Every company needs a strategy and vision. However, and I may be stating the obvious here, but having a clear direction goes beyond just a vision or mission statement. You need clear objectives, goals, and predictions, and teams need to understand the motives behind them.
Surprisingly, some leaders let the Vision and Mission drive everything without providing further clarity. And if you’re the CEO, that may be fine, but as product managers, we must create shorter-term goals and clear OKRs to drive what our teams work on. Quarterly and yearly objectives with targets and a baseline to measure from are essential to know if your work is moving things in the right direction.
Still, I’d argue that OKRs alone are not enough. In addition to having good OKRs, well-communicated motives or beliefs are an important component. The motives behind your objectives can impact decisions, and your team's work will suffer when motives aren’t understood or communicated well.
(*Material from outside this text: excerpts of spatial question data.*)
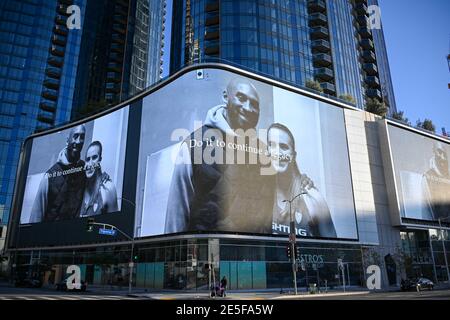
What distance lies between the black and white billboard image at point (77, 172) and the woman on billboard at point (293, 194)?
78.7 ft

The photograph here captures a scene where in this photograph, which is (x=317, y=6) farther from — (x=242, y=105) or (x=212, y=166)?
(x=212, y=166)

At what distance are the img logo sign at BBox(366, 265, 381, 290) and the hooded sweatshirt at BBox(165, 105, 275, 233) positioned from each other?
18425 mm

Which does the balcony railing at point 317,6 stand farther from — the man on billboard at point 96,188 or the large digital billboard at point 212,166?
the man on billboard at point 96,188

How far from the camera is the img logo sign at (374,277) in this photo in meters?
54.8

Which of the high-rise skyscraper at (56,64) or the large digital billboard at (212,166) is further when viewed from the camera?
the high-rise skyscraper at (56,64)

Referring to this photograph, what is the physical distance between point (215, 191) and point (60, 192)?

Motives can often be communicated as the organization's core tenets, beliefs or values. If your company values putting the customer first, you might not prioritize aggressive contracts and terms at the expense of customer experience. It’s important to ensure your work is aligned with these values; I’ve seen many product leaders make short-term gains by working against core values, only to have it backfire in the long run.
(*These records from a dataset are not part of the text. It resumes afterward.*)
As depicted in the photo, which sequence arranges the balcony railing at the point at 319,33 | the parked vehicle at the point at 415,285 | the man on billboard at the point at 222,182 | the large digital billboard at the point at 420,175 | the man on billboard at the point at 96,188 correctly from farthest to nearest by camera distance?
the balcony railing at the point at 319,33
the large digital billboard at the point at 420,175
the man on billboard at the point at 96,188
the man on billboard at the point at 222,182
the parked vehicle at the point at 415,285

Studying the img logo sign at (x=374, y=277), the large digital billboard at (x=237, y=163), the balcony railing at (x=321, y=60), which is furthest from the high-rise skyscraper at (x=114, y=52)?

I’ve seen firsthand how people can undermine a company’s core values to achieve an OKR. This happened so often at a previous company that it was questionable whether those values were even applicable to that company anymore.
Here’s an example of what I mean. If your OKR is to increase average revenue per transaction by $3 this quarter, your approach will depend greatly on your organization’s core tenets or beliefs. If you believe in offering customers the lowest price, you might not want to increase fees to hit your objective.
In this scenario, I’d even say prioritizing revenue as an objective is potentially dangerous and could go against your company’s values. We often stray from our strategy by prioritizing revenue, retention, etc. Yes, things like revenue per transaction are important, but they should be a given if we do everything else right.
A better OKR might be to save $3 per transaction. This would focus efforts on cutting costs to increase margins instead of charging customers more. It’s a minor difference but an important distinction to make. When these things are at odds with each other, teams can struggle to achieve their OKRs, and if they do achieve them, they risk doing so to the detriment of the company values.
Perhaps it would be helpful to think of the potential extremes an OKR could have to avoid incentivizing the wrong things. If we reached for an extra $20 a transaction, what could the impact on our users be? As discussed, it really depends on how we work to achieve that goal.